> [CHALLENGE]:
Rewrite all the records below, replacing "beige wall" with "tan wall" and leaving everything else unchanged.

____ RECORDS SUPPLIED

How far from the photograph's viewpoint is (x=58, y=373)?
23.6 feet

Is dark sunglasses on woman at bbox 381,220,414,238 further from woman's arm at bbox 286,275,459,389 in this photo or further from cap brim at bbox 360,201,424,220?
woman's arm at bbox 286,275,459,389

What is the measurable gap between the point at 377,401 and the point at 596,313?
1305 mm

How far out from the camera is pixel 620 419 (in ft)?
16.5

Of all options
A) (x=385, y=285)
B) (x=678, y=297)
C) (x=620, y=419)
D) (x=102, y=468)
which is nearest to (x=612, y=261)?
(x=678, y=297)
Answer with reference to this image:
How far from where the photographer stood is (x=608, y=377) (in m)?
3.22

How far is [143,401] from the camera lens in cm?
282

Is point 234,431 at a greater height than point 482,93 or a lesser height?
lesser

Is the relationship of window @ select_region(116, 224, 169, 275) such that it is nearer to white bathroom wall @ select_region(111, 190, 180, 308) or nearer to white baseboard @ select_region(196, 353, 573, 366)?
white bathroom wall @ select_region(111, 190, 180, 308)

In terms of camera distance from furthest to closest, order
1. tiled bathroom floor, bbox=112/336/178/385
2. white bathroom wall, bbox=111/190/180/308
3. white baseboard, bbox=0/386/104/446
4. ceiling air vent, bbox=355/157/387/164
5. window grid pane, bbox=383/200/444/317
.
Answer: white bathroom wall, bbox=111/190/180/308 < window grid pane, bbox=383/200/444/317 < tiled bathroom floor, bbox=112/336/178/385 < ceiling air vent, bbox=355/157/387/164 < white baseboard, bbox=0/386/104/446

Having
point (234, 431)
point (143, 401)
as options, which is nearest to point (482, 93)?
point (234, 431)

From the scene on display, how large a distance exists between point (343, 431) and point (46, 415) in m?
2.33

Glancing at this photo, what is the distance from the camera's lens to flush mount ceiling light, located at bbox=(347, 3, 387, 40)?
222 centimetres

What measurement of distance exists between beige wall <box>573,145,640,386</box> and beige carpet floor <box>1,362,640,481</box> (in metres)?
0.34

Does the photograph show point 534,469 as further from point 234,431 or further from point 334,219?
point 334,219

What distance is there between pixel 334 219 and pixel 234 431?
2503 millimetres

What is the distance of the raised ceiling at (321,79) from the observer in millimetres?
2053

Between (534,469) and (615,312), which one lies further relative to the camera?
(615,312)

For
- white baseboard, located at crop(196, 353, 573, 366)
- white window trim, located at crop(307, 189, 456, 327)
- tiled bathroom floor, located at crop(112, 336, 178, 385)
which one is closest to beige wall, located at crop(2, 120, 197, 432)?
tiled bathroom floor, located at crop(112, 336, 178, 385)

________

> [EXPECTED ANSWER]:
How far from the photograph's viewpoint is (x=58, y=373)?
23.6 feet

Is dark sunglasses on woman at bbox 381,220,414,238 further from woman's arm at bbox 286,275,459,389 in this photo or further from cap brim at bbox 360,201,424,220?
woman's arm at bbox 286,275,459,389

What is the measurable gap between the point at 377,401 and the point at 596,313?
1305 mm

How far out from the camera is pixel 620 419 (in ft)?
16.5

Of all options
A) (x=385, y=285)
B) (x=678, y=297)
C) (x=620, y=419)
D) (x=102, y=468)
which is nearest to (x=612, y=261)?
(x=678, y=297)
Answer with reference to this image:
How far from where the photographer stood is (x=608, y=377) (in m)?
3.22

How far is [143,401] from the camera lens in cm?
282

Is point 234,431 at a greater height than point 482,93 or a lesser height?
lesser

Is the relationship of window @ select_region(116, 224, 169, 275) such that it is nearer to white bathroom wall @ select_region(111, 190, 180, 308) or nearer to white baseboard @ select_region(196, 353, 573, 366)?
white bathroom wall @ select_region(111, 190, 180, 308)

In terms of camera distance from furthest to closest, order
1. tiled bathroom floor, bbox=112/336/178/385
2. white bathroom wall, bbox=111/190/180/308
3. white baseboard, bbox=0/386/104/446
4. ceiling air vent, bbox=355/157/387/164
5. window grid pane, bbox=383/200/444/317
.
Answer: white bathroom wall, bbox=111/190/180/308 < window grid pane, bbox=383/200/444/317 < tiled bathroom floor, bbox=112/336/178/385 < ceiling air vent, bbox=355/157/387/164 < white baseboard, bbox=0/386/104/446

Having
point (234, 431)
point (143, 401)
as options, which is nearest to point (482, 93)?
point (234, 431)

From the scene on display, how large a distance exists between point (343, 431) and point (46, 415) in m?
2.33

Glancing at this photo, what is the distance from the camera's lens to flush mount ceiling light, located at bbox=(347, 3, 387, 40)?
222 centimetres

What measurement of distance exists between tan wall <box>573,145,640,386</box> and beige carpet floor <box>1,362,640,481</box> (in metres)?
0.34

Does the photograph show point 534,469 as further from point 234,431 or further from point 334,219?
point 334,219

What distance is there between pixel 334 219 and pixel 234 431?
2503 millimetres

What is the distance of the raised ceiling at (321,79) from the observer in millimetres?
2053

Between (534,469) and (615,312), which one lies further relative to the camera?
(615,312)

For
- white baseboard, located at crop(196, 353, 573, 366)
- white window trim, located at crop(307, 189, 456, 327)
- tiled bathroom floor, located at crop(112, 336, 178, 385)
which one is closest to tan wall, located at crop(2, 120, 197, 432)?
tiled bathroom floor, located at crop(112, 336, 178, 385)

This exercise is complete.